The looming cliff
The looming cliff is heralded by the misery of the poor folk forced into destitution, for which TM and her stupid government of zombie freaks can be blamed. The MSM keeps pedaling the myth, that Labour lacks credibility and needs to regain it, whereas the truth is that Labour needs to demonstrate that the Tories have no credibility which these endless attacks on the working poor should underline.
Universal Chaos is destroying the lives of the most vulnerable people. Yet the looming tax credit cuts are causing many Tories to shed crocodile tears. It is astounding that such poor legislation can be rammed through, with such a sociopathic effect on so many poor folk. All the momza Hammond seems capable of is to keep lowering corporation tax. The lowered cap has nothing to do with saving money, it is just about pleasing the right wing of the Tory party.

______________________________

Problems:
1) Output the section of the commentary on tax credit cuts word for word, starting at "Universal Chaos is" and ending at "the Tory party.".
2) Condense the paragraph of the commentary on tax credit cuts that begins "Universal Chaos is destroying" into a short bulleted list that keeps its main points.

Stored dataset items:
______________________________

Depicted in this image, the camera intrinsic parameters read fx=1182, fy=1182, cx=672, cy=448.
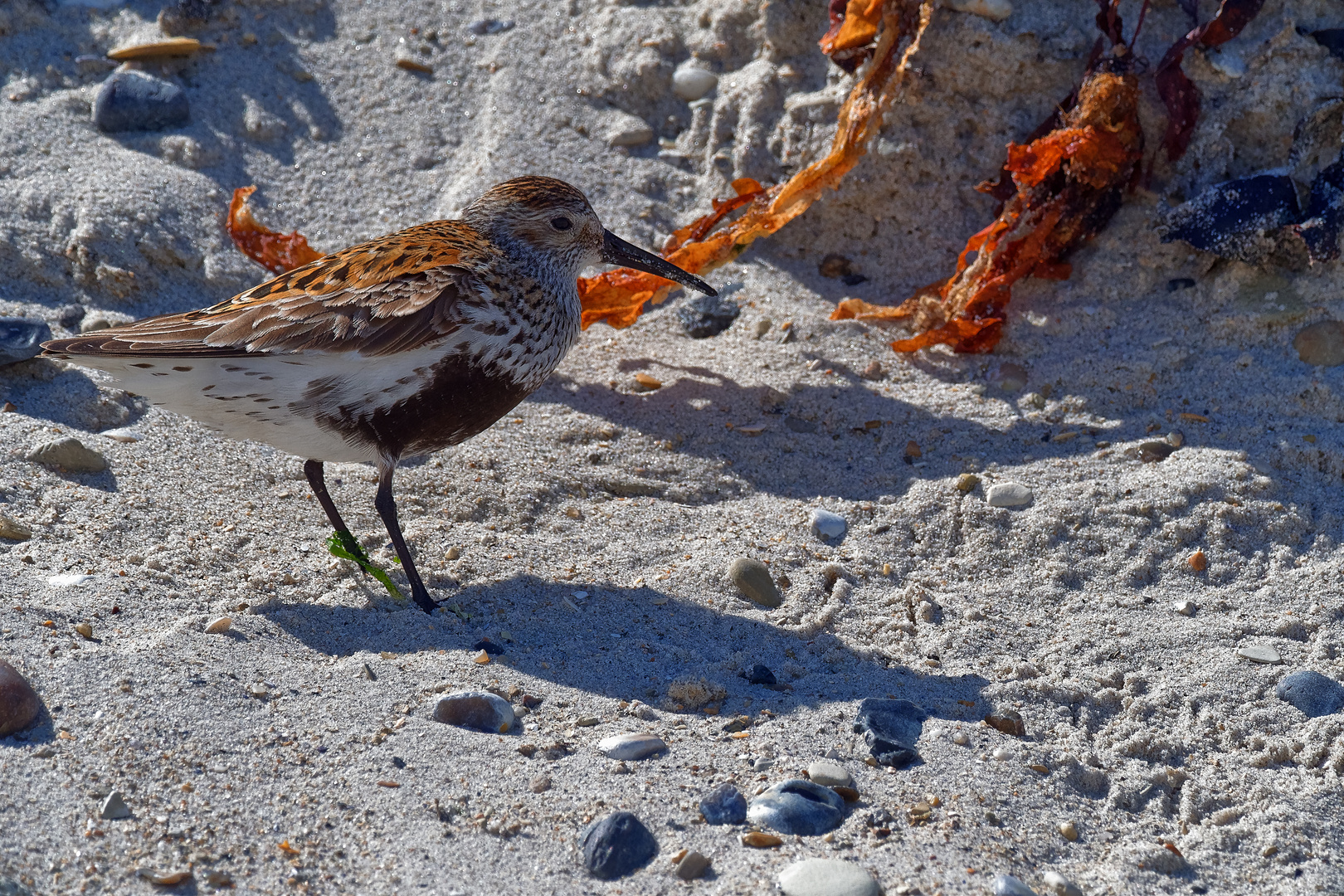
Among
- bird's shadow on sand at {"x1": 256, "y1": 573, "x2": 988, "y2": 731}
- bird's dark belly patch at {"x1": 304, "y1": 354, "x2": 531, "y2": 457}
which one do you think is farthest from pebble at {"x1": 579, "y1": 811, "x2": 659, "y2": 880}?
bird's dark belly patch at {"x1": 304, "y1": 354, "x2": 531, "y2": 457}

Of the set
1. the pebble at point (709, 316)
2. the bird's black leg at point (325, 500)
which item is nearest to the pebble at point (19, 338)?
the bird's black leg at point (325, 500)

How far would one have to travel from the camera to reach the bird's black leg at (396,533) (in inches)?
158

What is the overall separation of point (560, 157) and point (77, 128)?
7.94 ft

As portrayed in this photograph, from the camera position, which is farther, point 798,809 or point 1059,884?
point 798,809

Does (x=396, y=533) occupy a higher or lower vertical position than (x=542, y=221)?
lower

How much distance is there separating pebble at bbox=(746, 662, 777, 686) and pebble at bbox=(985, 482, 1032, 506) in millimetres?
1254

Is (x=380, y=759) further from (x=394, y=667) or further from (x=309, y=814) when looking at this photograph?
(x=394, y=667)

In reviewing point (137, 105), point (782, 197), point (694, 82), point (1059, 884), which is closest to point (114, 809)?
point (1059, 884)

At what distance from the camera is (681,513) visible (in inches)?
182

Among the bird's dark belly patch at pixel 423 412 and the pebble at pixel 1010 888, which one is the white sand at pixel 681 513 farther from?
the bird's dark belly patch at pixel 423 412

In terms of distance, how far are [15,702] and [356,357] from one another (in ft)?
4.74

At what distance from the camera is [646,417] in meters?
5.16

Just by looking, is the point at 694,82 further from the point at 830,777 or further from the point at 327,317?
the point at 830,777

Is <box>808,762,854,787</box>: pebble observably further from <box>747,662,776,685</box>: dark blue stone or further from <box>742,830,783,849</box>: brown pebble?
<box>747,662,776,685</box>: dark blue stone
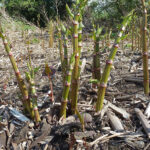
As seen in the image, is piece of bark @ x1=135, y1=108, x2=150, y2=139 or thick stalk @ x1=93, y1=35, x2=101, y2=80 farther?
thick stalk @ x1=93, y1=35, x2=101, y2=80

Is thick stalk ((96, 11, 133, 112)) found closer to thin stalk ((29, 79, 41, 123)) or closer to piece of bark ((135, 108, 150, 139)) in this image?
piece of bark ((135, 108, 150, 139))

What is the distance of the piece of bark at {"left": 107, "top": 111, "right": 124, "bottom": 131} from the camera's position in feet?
4.44

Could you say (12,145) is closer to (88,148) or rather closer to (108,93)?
(88,148)

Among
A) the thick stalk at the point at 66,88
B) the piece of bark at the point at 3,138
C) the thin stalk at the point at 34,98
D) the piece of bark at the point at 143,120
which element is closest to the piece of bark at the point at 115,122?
the piece of bark at the point at 143,120

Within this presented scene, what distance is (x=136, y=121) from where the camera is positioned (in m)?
1.43

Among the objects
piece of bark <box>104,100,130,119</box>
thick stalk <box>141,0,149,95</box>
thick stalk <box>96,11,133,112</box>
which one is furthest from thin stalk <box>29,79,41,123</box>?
thick stalk <box>141,0,149,95</box>

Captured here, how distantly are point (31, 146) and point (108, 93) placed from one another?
92 centimetres

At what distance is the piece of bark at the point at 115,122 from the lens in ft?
4.44

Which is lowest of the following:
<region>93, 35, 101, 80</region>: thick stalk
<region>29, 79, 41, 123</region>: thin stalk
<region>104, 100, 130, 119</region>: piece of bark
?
<region>104, 100, 130, 119</region>: piece of bark

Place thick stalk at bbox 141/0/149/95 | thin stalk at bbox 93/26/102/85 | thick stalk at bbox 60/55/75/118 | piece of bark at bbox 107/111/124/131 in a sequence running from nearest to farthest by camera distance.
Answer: thick stalk at bbox 60/55/75/118
piece of bark at bbox 107/111/124/131
thick stalk at bbox 141/0/149/95
thin stalk at bbox 93/26/102/85

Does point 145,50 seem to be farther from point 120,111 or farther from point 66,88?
point 66,88

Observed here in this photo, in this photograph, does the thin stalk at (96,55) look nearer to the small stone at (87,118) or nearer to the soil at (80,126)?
the soil at (80,126)

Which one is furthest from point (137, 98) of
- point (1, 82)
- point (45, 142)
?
point (1, 82)

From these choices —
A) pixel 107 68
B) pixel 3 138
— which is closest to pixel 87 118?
pixel 107 68
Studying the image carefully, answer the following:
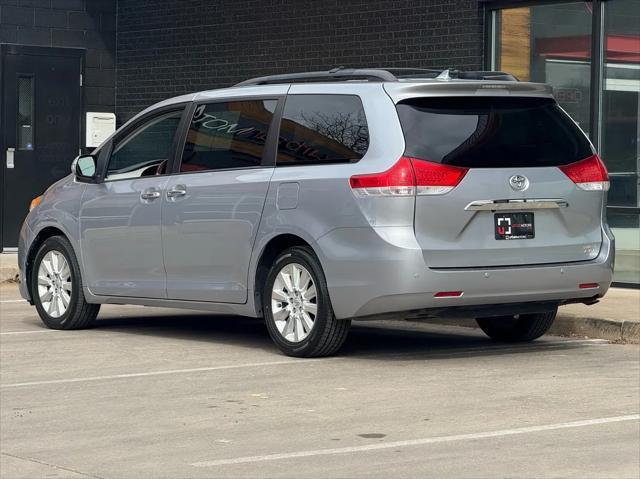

______________________________

Outputs by task:
1)
Universal Chaos is destroying the lives of the most vulnerable people. Yet the looming tax credit cuts are causing many Tories to shed crocodile tears. It is astounding that such poor legislation can be rammed through, with such a sociopathic effect on so many poor folk. All the momza Hammond seems capable of is to keep lowering corporation tax. The lowered cap has nothing to do with saving money, it is just about pleasing the right wing of the Tory party.

2)
- Universal Chaos is destroying the lives of the most vulnerable people.
- The looming tax credit cuts have many Tories shedding crocodile tears.
- It is astounding that such poor legislation, with its sociopathic effect on so many poor people, can be rammed through.
- All Hammond seems capable of is lowering corporation tax again and again.
- The lowered cap is not about saving money but about pleasing the right wing of the Tory party.